__EXERCISE INSTRUCTIONS__. Your answer should hold only the lines from the one containing "Nirmala Sitharaman, politisi" through the last line below, copied exactly; pictures stay out.

Recorded data
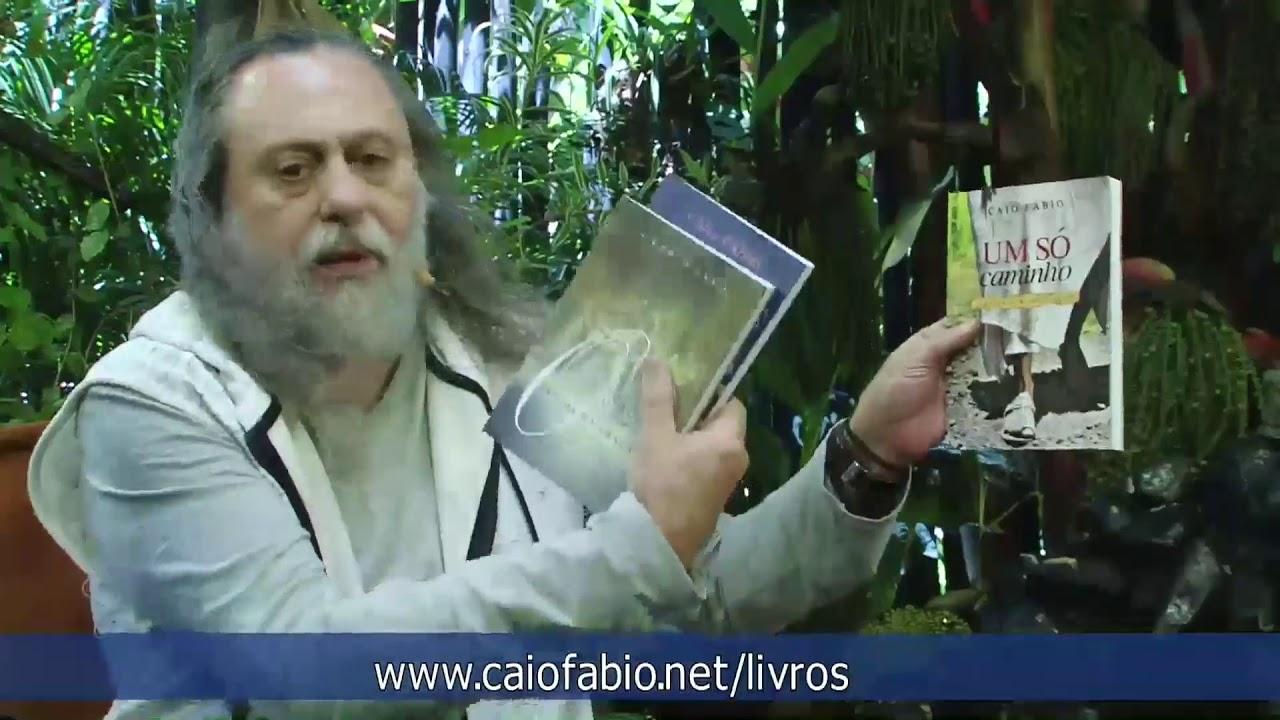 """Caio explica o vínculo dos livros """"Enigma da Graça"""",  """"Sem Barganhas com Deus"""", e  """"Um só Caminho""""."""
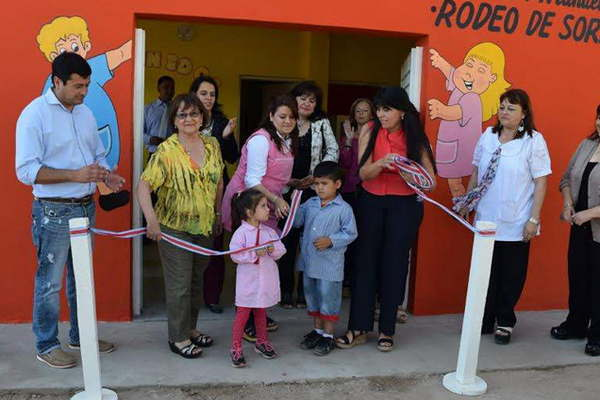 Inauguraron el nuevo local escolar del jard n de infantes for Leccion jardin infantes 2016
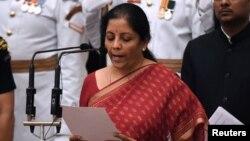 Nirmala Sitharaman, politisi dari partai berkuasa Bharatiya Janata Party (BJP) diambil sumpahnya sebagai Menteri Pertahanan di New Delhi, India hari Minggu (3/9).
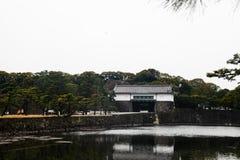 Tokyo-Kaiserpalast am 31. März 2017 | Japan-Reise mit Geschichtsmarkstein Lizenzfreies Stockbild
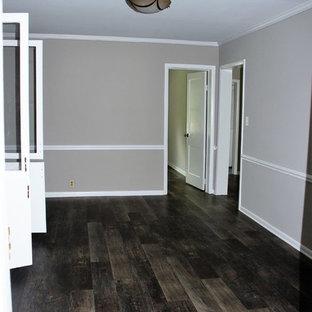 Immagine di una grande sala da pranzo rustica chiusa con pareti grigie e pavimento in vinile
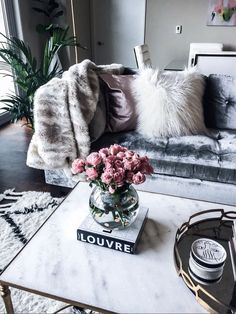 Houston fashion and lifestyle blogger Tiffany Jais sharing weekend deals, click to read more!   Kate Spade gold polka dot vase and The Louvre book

__FINAL ANSWER__.
 Nirmala Sitharaman, politisi dari partai berkuasa Bharatiya Janata Party (BJP) diambil sumpahnya sebagai Menteri Pertahanan di New Delhi, India hari Minggu (3/9).
 Tokyo-Kaiserpalast am 31. März 2017 | Japan-Reise mit Geschichtsmarkstein Lizenzfreies Stockbild
 Immagine di una grande sala da pranzo rustica chiusa con pareti grigie e pavimento in vinile
 Houston fashion and lifestyle blogger Tiffany Jais sharing weekend deals, click to read more!   Kate Spade gold polka dot vase and The Louvre book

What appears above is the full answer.